Even though it’s been more than six years since the two first met, Kavanagh believes that initial pairing, which McGregor (22-4 MMA, 10-2 UFC) won via first-round TKO, will weigh heavily on Poirier (26-6 MMA, 18-5 UFC) at UFC 257.

“I think you can spend a lifetime going to sports psychologists and talking to this person and that person; that’s not going to have been erased from his mind,” Kavanagh recently told TheMacLife. “He knows that he is facing somebody who can shut off his lights very, very rapidly and now is a lot more powerful and a lot more experienced than he was even then, so it’s a tough, uphill battle for Dustin.”

McGregor’s longtime head coach, Kavanagh was in charge of preparing for Poirier in 2014, and he’s been tasked with the challenge again, ahead of their Jan. 23 pay-per-view headliner in Abu Dhabi. Of course, much has changed with both fighters in the interim, which is what makes the rematch so intriguing.

Kavanagh knows they can’t simply prepare for the same fighter they faced before but thinks that mental edge will be difficult to overcome.

“I think (Poirier) has definitely gotten better,” Kavanagh said. “There’s a few more takedown attempts now in his fights. I hadn’t seen it before – he has a good guillotine. We can see that. Then his volume and his conditioning is looking on point. You can see in his fights he has an ability to take a lot of punishment and still come forward. Pick any of last few fights to see that quality. However, he’s fighting a different animal than any of those guys: somebody with true, one-punch knockout power that he’s already felt.”

Of course, there are arguments to be made for things that might fall in Poirier’s favor. After all, it’s generally accepted that he was physically depleted in their first encounter, contested in the featherweight division, and that “The Diamond” will be able to handle McGregor’s power a little better at 155 pounds.

Poirier has also added a bit more cage time to his arsenal, making 13 walks to the octagon since then as opposed to McGregor’s eight.

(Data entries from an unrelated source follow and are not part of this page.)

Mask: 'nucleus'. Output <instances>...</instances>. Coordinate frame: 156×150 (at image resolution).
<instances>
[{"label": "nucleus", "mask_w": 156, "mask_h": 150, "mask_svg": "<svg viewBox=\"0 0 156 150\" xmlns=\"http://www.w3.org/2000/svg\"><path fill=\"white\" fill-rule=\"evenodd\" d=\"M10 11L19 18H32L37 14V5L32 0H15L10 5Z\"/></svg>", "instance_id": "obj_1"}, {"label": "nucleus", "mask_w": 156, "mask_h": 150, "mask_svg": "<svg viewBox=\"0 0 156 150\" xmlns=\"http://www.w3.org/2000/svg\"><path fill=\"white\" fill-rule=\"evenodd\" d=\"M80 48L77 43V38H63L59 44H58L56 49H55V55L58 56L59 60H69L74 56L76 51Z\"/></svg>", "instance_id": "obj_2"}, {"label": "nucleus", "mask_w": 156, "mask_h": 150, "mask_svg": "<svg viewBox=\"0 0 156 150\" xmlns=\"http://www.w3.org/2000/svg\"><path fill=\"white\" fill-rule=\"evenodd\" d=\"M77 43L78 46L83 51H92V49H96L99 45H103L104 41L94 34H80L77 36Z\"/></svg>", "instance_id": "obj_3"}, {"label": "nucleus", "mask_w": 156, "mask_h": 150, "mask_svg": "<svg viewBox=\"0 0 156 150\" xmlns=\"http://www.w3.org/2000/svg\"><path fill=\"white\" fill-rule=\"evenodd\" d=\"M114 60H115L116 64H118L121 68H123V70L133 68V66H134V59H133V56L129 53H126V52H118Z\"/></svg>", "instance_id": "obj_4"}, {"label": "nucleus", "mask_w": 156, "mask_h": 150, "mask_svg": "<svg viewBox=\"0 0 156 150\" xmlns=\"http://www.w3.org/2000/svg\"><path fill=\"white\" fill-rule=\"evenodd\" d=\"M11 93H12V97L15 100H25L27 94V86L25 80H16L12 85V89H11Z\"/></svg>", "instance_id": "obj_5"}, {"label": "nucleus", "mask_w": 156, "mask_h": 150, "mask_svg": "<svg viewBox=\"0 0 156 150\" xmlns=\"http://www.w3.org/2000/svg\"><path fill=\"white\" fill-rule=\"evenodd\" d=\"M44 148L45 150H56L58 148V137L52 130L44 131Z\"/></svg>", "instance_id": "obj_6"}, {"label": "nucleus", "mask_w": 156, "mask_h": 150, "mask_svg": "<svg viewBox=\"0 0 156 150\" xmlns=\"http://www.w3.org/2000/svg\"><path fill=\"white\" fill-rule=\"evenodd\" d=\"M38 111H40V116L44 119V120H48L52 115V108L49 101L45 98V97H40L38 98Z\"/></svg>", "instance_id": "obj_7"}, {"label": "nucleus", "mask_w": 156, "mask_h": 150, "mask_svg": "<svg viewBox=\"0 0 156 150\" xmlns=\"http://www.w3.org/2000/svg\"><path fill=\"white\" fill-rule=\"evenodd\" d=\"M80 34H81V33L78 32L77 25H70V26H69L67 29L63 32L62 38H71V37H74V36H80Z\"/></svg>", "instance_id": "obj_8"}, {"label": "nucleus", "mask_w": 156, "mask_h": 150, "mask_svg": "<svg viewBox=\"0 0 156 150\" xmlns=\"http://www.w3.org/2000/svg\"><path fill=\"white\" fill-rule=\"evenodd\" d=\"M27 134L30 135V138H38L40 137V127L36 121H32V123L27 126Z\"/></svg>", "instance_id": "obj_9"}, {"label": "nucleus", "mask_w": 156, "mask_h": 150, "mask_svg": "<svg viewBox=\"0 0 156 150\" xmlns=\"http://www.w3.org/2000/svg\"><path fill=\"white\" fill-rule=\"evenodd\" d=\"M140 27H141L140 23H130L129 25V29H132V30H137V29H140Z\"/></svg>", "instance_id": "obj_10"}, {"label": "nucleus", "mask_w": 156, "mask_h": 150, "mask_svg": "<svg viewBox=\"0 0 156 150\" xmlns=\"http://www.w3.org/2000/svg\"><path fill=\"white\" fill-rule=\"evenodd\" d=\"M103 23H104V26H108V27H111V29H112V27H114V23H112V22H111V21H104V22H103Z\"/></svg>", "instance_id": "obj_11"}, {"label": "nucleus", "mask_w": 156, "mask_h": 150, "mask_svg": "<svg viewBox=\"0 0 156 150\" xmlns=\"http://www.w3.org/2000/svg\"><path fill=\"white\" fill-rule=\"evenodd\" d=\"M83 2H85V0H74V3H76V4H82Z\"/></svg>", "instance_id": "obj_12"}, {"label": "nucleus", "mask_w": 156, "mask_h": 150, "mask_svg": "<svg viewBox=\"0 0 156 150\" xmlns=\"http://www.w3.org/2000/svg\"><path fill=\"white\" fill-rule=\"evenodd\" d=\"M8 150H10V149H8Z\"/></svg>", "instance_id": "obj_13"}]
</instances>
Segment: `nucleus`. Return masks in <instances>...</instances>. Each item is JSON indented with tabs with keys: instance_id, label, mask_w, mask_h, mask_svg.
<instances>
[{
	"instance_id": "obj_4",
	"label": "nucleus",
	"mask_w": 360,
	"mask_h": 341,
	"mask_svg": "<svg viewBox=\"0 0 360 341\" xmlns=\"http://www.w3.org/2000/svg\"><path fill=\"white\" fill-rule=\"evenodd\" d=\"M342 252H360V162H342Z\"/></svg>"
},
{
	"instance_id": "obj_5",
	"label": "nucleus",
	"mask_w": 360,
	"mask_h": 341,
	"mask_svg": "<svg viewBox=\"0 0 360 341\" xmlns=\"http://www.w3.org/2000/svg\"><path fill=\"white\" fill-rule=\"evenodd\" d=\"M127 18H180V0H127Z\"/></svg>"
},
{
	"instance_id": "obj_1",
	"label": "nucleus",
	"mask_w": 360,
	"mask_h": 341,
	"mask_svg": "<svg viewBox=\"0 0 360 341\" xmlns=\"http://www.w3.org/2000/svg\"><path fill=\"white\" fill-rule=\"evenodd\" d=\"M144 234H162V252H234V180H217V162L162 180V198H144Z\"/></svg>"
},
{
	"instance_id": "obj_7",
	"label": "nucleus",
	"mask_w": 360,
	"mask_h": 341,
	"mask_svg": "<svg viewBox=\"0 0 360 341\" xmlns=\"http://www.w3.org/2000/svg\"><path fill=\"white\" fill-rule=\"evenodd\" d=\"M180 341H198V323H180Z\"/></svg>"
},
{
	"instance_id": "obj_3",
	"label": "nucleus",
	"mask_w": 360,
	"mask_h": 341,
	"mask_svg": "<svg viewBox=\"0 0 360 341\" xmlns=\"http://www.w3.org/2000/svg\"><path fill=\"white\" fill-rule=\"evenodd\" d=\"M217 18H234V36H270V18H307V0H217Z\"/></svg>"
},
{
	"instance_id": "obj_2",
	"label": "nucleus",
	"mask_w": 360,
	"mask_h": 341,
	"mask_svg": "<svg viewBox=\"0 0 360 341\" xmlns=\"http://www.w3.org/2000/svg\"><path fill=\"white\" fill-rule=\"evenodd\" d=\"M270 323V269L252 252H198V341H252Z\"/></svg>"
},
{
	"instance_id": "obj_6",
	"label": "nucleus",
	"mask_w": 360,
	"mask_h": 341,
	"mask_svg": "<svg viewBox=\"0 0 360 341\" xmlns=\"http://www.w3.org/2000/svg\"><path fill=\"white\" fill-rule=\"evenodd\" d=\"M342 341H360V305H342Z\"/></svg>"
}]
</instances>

Kavanagh acknowledges those factors, as well, but believes McGregor’s initial domination speaks volumes as to how the rematch will play out, as well.

“It was a bad night for Dustin,” Kavanagh said. “It was very one-sided, and when you look at some of the shots he’s absorbed – now he’s a bigger man now, and you can say maybe there’s some argument he can absorb more shots now, but he’s fighting a bigger man, as well. Even if you remember back to the fight, the opening hook kick, it just whistled by his head. A couple of inches lower, that might have even outdone the Aldo fight.

“So look, they’ve both matured physically. Age-wise, you know, they’re in their 30s now and (have) families. Dustin’s had a couple of more contests then Conor since then in the octagon. Conor’s never stopped training and has obviously had a boxing match and has done other stuff, so it’s interesting to see how the styles meet up this time.”